**TASK PROMPT:** Exactly the line with "Malawi, site T22, 2022-12-16" and the lines that follow it, through the closing line of the entries, should be restated, with nothing left out or added.

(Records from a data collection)
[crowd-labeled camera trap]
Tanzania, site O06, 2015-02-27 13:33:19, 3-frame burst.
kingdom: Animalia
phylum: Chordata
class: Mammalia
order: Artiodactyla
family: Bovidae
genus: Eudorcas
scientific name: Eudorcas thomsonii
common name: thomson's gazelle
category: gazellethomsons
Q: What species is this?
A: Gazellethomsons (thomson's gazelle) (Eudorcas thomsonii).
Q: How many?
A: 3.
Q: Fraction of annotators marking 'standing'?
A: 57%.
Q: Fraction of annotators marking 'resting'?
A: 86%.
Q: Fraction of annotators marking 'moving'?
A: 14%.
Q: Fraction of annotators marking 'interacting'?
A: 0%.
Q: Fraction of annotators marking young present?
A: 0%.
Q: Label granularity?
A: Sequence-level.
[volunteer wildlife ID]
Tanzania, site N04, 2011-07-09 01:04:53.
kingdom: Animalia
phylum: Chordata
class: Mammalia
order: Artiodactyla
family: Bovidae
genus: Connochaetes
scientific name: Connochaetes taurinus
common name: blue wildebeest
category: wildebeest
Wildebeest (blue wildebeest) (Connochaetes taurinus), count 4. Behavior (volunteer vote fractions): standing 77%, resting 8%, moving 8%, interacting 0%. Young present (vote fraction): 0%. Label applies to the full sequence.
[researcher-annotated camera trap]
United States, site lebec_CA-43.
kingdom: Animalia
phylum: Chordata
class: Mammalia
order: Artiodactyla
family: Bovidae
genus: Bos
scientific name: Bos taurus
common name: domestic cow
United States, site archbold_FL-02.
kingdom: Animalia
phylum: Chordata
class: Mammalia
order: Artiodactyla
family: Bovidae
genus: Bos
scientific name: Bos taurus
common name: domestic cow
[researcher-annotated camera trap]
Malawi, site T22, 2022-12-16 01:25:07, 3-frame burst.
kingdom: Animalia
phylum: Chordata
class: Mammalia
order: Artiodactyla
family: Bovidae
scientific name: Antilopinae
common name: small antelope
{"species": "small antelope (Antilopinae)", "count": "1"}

**WRITTEN SOLUTION:**
Malawi, site T22, 2022-12-16 01:25:07, 3-frame burst.
kingdom: Animalia
phylum: Chordata
class: Mammalia
order: Artiodactyla
family: Bovidae
scientific name: Antilopinae
common name: small antelope
{"species": "small antelope (Antilopinae)", "count": "1"}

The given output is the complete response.